製作.gif: 江戸前期 原材料.gif:日奈久陶土、天草陶石

 豊前国上野(あがの)に住んでいた陶工尊楷(そんかい)(日本名上野喜蔵)が始めたと伝えられています。加藤清正のときに始まるともいわれるが、作品および史料的には明らかではありません。寛永9年(1632)細川家転封のため、細川三斎に従い、八代 へ移った尊楷が、高田の奈良木(現八代市奈良木町)に窯を築いたといわれています。

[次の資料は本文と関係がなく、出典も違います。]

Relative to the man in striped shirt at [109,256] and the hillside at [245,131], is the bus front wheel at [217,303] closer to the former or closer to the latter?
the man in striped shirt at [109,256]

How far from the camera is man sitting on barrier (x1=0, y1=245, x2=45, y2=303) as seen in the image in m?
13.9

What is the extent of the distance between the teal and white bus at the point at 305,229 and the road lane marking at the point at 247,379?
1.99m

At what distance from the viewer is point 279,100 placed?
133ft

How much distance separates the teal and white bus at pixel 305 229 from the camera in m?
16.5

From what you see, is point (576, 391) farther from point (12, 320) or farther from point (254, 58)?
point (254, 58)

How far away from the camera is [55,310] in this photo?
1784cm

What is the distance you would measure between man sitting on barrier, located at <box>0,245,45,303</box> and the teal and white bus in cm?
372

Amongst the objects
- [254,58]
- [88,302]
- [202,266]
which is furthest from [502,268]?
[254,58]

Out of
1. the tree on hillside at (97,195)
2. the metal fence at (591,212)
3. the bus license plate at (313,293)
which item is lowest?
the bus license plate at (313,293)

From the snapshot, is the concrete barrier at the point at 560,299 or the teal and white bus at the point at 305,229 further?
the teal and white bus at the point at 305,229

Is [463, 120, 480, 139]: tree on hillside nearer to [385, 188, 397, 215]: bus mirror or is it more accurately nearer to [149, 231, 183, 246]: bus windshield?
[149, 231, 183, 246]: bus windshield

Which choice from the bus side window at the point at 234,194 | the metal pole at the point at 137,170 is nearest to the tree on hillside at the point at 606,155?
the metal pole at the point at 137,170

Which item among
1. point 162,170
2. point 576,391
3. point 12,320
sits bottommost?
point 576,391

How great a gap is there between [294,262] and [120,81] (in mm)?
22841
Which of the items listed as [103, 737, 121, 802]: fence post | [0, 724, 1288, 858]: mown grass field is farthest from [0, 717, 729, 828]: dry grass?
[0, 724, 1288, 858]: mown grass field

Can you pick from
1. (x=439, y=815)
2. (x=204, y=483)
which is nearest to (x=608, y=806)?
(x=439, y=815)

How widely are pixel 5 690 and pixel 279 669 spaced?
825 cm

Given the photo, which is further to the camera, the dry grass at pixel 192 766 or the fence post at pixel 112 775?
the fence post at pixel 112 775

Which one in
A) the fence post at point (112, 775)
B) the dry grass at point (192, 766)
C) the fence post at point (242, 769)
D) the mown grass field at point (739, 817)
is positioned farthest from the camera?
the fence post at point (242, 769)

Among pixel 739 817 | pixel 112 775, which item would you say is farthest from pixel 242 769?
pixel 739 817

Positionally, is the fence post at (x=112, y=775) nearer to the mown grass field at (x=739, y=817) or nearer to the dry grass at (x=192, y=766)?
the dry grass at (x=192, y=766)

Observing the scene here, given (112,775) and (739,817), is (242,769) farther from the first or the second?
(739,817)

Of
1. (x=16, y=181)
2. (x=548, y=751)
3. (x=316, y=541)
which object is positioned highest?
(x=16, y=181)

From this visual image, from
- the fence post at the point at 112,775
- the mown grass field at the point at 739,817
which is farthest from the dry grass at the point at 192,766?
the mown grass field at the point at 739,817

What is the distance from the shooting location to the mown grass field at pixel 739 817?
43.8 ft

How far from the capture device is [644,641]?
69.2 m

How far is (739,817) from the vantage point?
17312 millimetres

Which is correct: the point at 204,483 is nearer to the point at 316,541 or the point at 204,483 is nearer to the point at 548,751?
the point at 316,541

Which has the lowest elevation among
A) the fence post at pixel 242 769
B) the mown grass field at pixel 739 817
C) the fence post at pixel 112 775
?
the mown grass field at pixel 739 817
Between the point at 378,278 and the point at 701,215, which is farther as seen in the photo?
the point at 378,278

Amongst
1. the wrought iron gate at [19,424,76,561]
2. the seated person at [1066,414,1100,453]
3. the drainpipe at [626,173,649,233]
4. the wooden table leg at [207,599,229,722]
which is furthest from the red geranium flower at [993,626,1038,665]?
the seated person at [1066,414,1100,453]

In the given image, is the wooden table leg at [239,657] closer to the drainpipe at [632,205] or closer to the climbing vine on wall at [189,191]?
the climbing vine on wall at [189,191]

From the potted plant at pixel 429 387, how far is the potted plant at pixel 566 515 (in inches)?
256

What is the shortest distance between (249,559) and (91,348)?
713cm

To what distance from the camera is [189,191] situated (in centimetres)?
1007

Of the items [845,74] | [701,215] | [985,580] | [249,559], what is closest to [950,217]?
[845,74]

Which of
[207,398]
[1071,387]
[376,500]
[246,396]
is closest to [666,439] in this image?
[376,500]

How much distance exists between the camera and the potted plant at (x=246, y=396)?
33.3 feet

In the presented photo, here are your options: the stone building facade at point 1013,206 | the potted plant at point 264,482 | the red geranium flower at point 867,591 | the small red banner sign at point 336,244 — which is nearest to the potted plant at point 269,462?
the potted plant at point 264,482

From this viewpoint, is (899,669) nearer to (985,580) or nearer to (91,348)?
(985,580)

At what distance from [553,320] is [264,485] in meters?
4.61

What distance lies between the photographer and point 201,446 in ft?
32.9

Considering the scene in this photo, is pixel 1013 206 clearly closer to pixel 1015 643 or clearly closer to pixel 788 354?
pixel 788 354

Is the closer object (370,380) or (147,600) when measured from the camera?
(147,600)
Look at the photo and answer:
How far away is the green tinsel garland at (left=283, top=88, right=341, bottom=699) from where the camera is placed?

尊楷の子達が平山(現八代市平山新町)に移り、三家に分かれ、代々細川藩の御用窯として庇護を受け、茶陶器を中心に作陶に従事してきました。明治維新後、 藩の保護がなくなり、二家が廃業を迫られ、八代市日奈久に移った上野窯が伝統を守って来ましたが、現在は八代市など3窯で作陶されています。
 初期の作品は褐色・黒色・青色などの釉薬を使い、粒子の粗い粘土を用いた素朴で力強い作風です。 後には、きめの細かい胎土を用いるようになり、象嵌 (ぞうがん)の技法が完成され、褐色地に白模様の象嵌だけでなく、白地に黒色の象嵌模様の太白焼(白八代または白高田)と呼ばれるものも焼かれました。
 現在は、高麗風の象嵌を施し、青緑色の青磁釉を使用した高麗青磁の作品が多く作られており、上品な色合と端正な形状を特徴としています。 象嵌の技法 は、半乾きの素地に竹べら、または押印で文様を刻み、その部分に白泥を埋め込み、塗りこんでは乾かし、乾かしては塗りこみます。 これを3回、4回と繰り 返します。 雲と鶴の雲鶴手が代表的で、三島手、暦手などの伝統的文様がよく知られています。